Mansukh Mandaviya to introduce Surrogacy (Regulation) Bill, 2020 in Rajya Sabha: All you need to know about the legislation

The Bill completely prohibits commercial surrogacy and only allows altruistic surrogacy for Indian married (heterosexual) couples (between 23 to 50 years for wife and 26 to 55 years for husband)

A file image of an Indian surrogate mother at The Surrogacy Centre India (SCI) clinic in New Delhi. AFP

Union Minister for Health and Family Welfare Mansukh Mandaviya is scheduled to move ‘The Surrogacy (Regulation) Bill 2020’ in Rajya Sabha today. The Bill seeks to constitute the National Surrogacy Board, State Surrogacy Boards and appointment of appropriate authorities for regulation of the practice and process of surrogacy, as passed by Lok Sabha.

Here’s a look at what this legislation proposes.

The Surrogacy (Regulation) Bill 2020

The Bill was first introduced by the Minister of Health and Family Welfare, Dr Harsh Vardhan in Lok Sabha on 15 July 2019 and defined surrogacy as a practice where a woman gives birth to a child for an intending couple with the intention to hand over the child after the birth to the intending couple.

One of the most important features of the Bill is to prohibit commercial surrogacy but allow altruistic surrogacy. Altruistic surrogacy involves no monetary compensation to the surrogate mother other than the medical expenses and insurance coverage during the pregnancy.

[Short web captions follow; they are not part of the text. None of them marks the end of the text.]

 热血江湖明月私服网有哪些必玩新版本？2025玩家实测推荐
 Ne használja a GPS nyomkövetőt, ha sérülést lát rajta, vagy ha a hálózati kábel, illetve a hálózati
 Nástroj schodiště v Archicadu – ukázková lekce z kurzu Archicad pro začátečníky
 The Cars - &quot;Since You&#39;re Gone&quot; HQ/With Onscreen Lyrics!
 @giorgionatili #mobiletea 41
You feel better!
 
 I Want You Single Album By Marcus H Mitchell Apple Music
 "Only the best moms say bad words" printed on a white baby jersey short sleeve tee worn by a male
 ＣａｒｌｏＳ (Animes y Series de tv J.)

The Bill proposes that only infertile Indian married couples between the ages of 23-50 for women, and 26-55 for men would be considered for surrogacy. It also states that no woman can act as a surrogate mother more than once in her lifetime.

The bill also provides for the constitution of surrogacy boards at national and state levels, as well as that the intending couples should not abandon such a child under any condition.

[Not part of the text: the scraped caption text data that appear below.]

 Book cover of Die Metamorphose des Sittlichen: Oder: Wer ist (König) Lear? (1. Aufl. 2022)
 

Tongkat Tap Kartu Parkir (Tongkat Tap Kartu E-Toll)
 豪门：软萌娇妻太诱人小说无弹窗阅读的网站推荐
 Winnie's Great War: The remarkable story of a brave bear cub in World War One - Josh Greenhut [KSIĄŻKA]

The Surrogacy (Regulation) Bill 2020 incorporates all recommendations made by a Rajya Sabha select committee, which studied an earlier version of the draft legislation.

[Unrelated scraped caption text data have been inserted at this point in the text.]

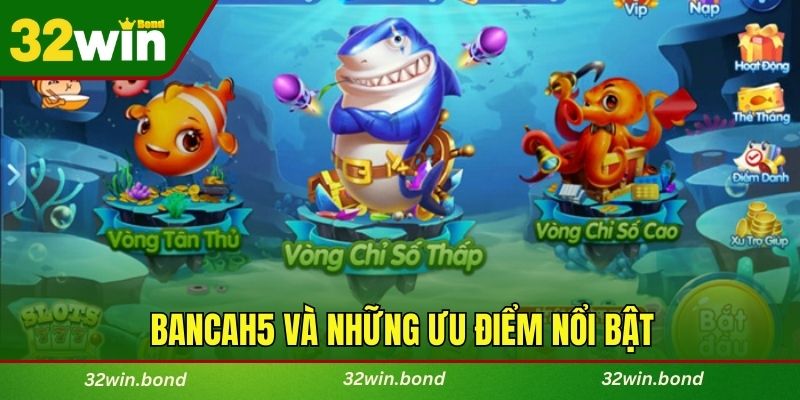 Bancah5 và những ưu điểm nổi bật thu hút người chơi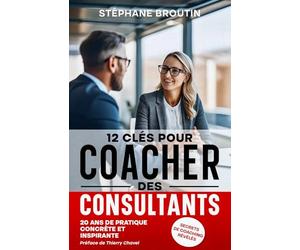 12 clés pour coacher des consultants : secrets de coaching révélés: découvrir et apprendre comment passer de l’imposture à l’excellence par le coaching développement personnel et l‘auto-coaching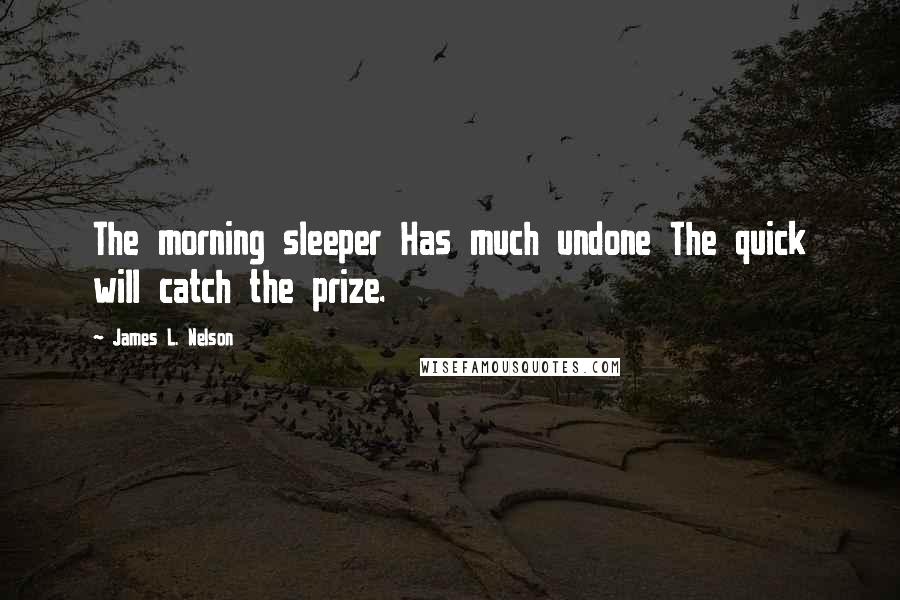 James L. Nelson Quotes: The morning sleeper Has much undone The quick will catch the prize.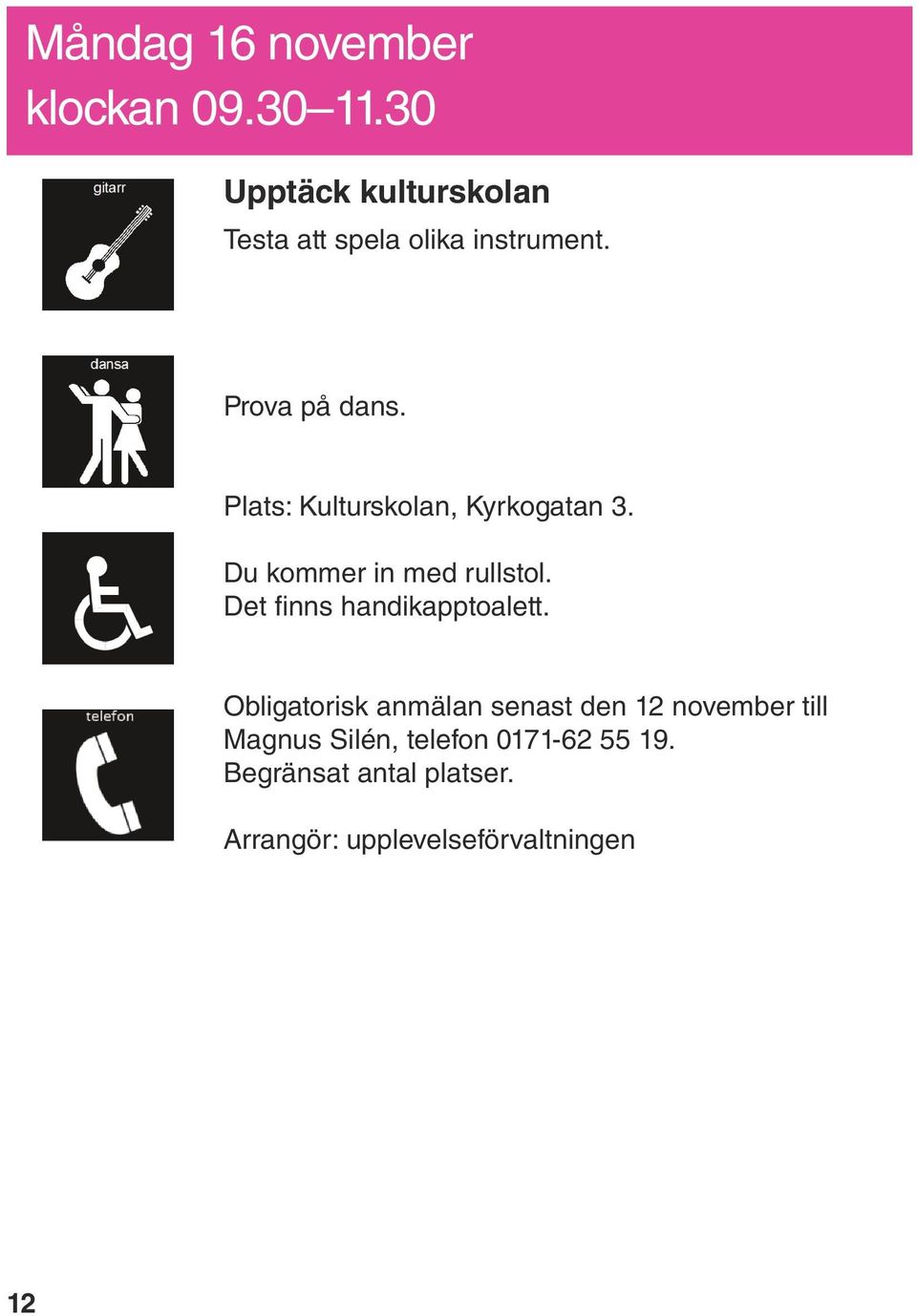 Plats: Kulturskolan, Kyrkogatan 3.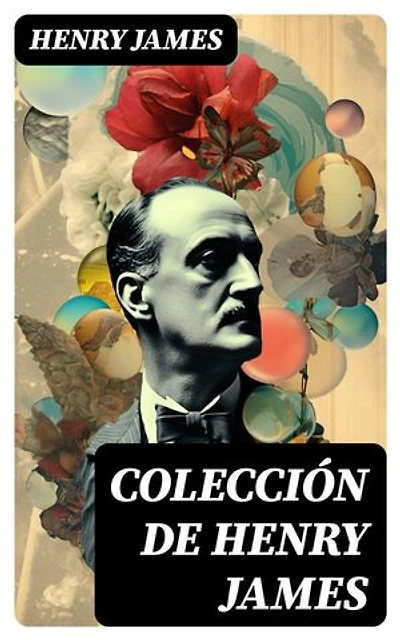 Colección de Henry James: Edición enriquecida. Clásicos de la literatura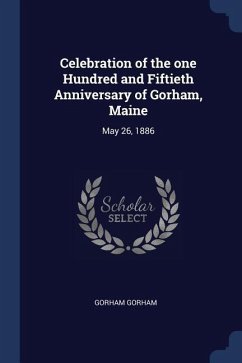 Celebration of the one Hundred and Fiftieth Anniversary of Gorham, Maine: May 26, 1886 - Gorham, Gorham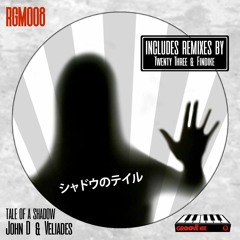 John D & Veliades - Tale of a Shadow (Findike Remix)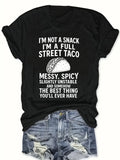Funny Street Taco Food Quote Graphic T‑Shirt Unisex, Humor product image 1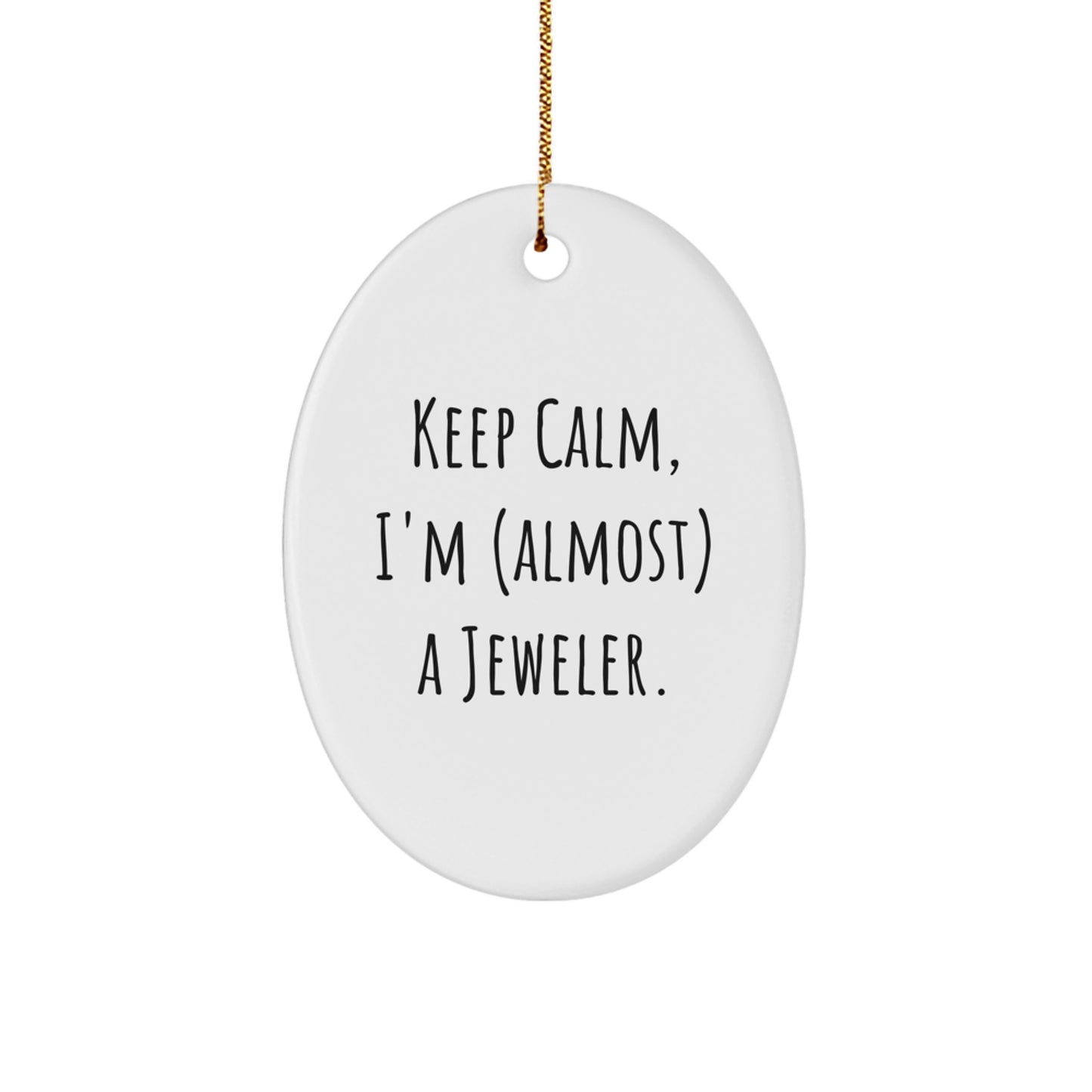 Funny Jeweler Gifts from Friends and Family - Oval Ornament with Quote 'Keep Calm, I'm (almost) A Jeweler.' - Christmas Unique Gifts - Image 1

One of the major changes suggested by the 23-member select committee of Rajya Sabha to the Surrogacy (Regulation) Bill, 2019, also included deleting the definition of ‘infertility’ as the inability to conceive after five years of unprotected intercourse on the ground that it was too long a period for a couple to wait for a child.

The legislation also has increased the proposed insurance cover for a surrogate mother from 16 months to 36 months.

Furthermore, it makes commercial surrogacy, and abandoning or disowning a surrogate child punishable by imprisonment up to 10 years and a fine up to Rs 10 lakh.

Importance for such a bill

The rise for such a bill came amid the news of low-cost fertility clinics mushrooming all over and exploiting poor women for this service.

Several reports emerged of women, who were choosing to become surrogates, being subjected to exploitation, poor living conditions, and unethical treatment. In fact, at one point India became a major surrogacy hub with its cheap medical technology, skilled doctors, and a steady supply of local surrogates.

It is amid such circumstances that the government proposed to ban commercial surrogacy — a practice banned in most Western countries. The only European countries where surrogacy is legal are Russia and Ukraine.

Additionally, women were used again and again in the surrogacy process, resulting in a decline in health as they effectively became “baby-making machines” year after year.

Criticism of the legislation

However, the law isn’t without criticism. Some argue that the law takes away from the right of women to make their own reproductive choices and the right of persons to parenthood.

As one wrote in The Wire, “I see the sweeping ban as something much more regressive: It essentially strips women of autonomy over our own bodies and, in the process, violates our basic civil and fundamental rights.”

Also, it doesn’t consider cases where women might not want to go through pregnancy due to career-related commitments as in the case of a sportswoman.

Critics argue if such a woman should have to compromise? Should they give up their dreams of their career or their dream of being a mother?